Saham-saham yang dinilai telah sesuai syariah tercantum dalam Daftar Efek Syariah (DES), Jakarta Islamic Index (JII), dan Indonesia Sharia Stock Index (ISSI).
Investor di Aceh
Menurut data statistik BPS Aceh tahun 2015, jumlah penduduk Aceh saat ini berkisar 5,2 juta jiwa dan menurut data dari Bursa Efek Indonesia, jumlah investor di Aceh sekitar 3.300. Dengan sepertiganya berada di ibukota, yaitu kota Banda Aceh. Kepala BEI Kantor Perwakilan Aceh, Thasrif Murhadi mengatakan bahwa BEI Aceh akan merealisasikan 4.000 investor pada tahun ini melalui program sosialisasinya yaitu Yuk Nabung Saham yang juga diresmikan oleh Wakil Presiden Jusuf Kalla pada tahun 2015 lalu.

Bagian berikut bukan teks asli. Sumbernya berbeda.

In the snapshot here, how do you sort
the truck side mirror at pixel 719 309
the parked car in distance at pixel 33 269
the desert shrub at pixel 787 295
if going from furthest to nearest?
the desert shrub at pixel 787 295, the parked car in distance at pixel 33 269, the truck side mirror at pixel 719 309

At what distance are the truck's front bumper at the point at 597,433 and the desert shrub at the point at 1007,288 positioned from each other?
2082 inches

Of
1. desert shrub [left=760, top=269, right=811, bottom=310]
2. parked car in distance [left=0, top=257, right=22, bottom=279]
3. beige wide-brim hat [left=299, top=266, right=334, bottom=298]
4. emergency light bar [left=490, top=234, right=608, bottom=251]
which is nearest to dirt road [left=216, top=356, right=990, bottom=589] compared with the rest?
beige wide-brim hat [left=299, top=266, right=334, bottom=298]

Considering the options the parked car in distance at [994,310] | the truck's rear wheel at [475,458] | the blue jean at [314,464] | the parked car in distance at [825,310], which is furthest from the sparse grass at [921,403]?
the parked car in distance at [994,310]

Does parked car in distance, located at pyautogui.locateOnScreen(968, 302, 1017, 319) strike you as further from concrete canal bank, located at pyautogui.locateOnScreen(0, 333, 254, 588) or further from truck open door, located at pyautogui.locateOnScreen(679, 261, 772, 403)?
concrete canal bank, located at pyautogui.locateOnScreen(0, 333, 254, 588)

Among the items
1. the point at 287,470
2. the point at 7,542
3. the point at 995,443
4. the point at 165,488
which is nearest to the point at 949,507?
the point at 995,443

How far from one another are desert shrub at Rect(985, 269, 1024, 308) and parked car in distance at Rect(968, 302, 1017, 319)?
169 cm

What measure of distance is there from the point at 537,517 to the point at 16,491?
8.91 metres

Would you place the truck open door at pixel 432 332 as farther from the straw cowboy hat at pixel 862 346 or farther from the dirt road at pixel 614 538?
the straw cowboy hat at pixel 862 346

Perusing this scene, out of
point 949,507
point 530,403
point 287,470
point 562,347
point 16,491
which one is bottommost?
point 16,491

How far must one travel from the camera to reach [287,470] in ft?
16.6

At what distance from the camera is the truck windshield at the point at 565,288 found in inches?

Syarat membuat rekening investor antara lain adalah mempunyai KTP, NPWP, Rekening Tabungan dan tentunya modal untuk berinvestasi saham. Minimal Rp 100 ribu sudah bisa membuka rekening investor. Namun, dengan modal tersebut Anda tidak dapat membeli saham-saham yang bagus.
Sekarang, apakah anda masih ragu berinvestasi di saham?